# llamactl

![Build and Release](https://github.com/lordmathis/llamactl/actions/workflows/release.yaml/badge.svg) ![Go Tests](https://github.com/lordmathis/llamactl/actions/workflows/go_test.yaml/badge.svg) ![WebUI Tests](https://github.com/lordmathis/llamactl/actions/workflows/webui_test.yaml/badge.svg)

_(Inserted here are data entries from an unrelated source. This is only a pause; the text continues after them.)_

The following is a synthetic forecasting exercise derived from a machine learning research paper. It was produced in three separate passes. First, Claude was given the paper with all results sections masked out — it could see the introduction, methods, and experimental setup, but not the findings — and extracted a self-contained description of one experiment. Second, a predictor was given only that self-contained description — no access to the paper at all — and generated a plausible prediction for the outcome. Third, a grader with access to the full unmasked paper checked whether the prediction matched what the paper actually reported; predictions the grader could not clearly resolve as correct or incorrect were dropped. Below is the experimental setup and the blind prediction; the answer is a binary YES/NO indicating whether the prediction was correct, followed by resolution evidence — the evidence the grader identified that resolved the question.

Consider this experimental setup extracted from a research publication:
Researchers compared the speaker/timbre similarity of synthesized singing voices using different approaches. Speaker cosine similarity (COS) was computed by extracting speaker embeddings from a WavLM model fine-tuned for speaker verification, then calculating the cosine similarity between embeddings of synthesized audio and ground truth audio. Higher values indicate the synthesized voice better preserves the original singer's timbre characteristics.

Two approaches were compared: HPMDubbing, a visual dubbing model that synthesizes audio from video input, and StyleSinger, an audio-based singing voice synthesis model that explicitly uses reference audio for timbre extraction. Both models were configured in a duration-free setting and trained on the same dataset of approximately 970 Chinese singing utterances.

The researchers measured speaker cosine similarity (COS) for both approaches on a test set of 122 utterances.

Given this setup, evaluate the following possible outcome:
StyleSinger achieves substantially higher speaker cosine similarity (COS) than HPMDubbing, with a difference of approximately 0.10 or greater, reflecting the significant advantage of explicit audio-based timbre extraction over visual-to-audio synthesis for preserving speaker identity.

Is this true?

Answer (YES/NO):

**Management server and proxy for multiple llama.cpp instances with OpenAI-compatible API routing.**

## Why llamactl?

🚀 **Multiple Model Serving**: Run different models simultaneously (7B for speed, 70B for quality)  
🔗 **OpenAI API Compatible**: Drop-in replacement - route requests by model name  
🌐 **Web Dashboard**: Modern React UI for visual management (unlike CLI-only tools)  
🔐 **API Key Authentication**: Separate keys for management vs inference access  
📊 **Instance Monitoring**: Health checks, auto-restart, log management  
⚡ **Smart Resource Management**: Idle timeout, LRU eviction, and configurable instance limits  
💡 **On-Demand Instance Start**: Automatically launch instances upon receiving OpenAI-compatible API requests  
💾 **State Persistence**: Ensure instances remain intact across server restarts  

![Dashboard Screenshot](docs/images/screenshot.png)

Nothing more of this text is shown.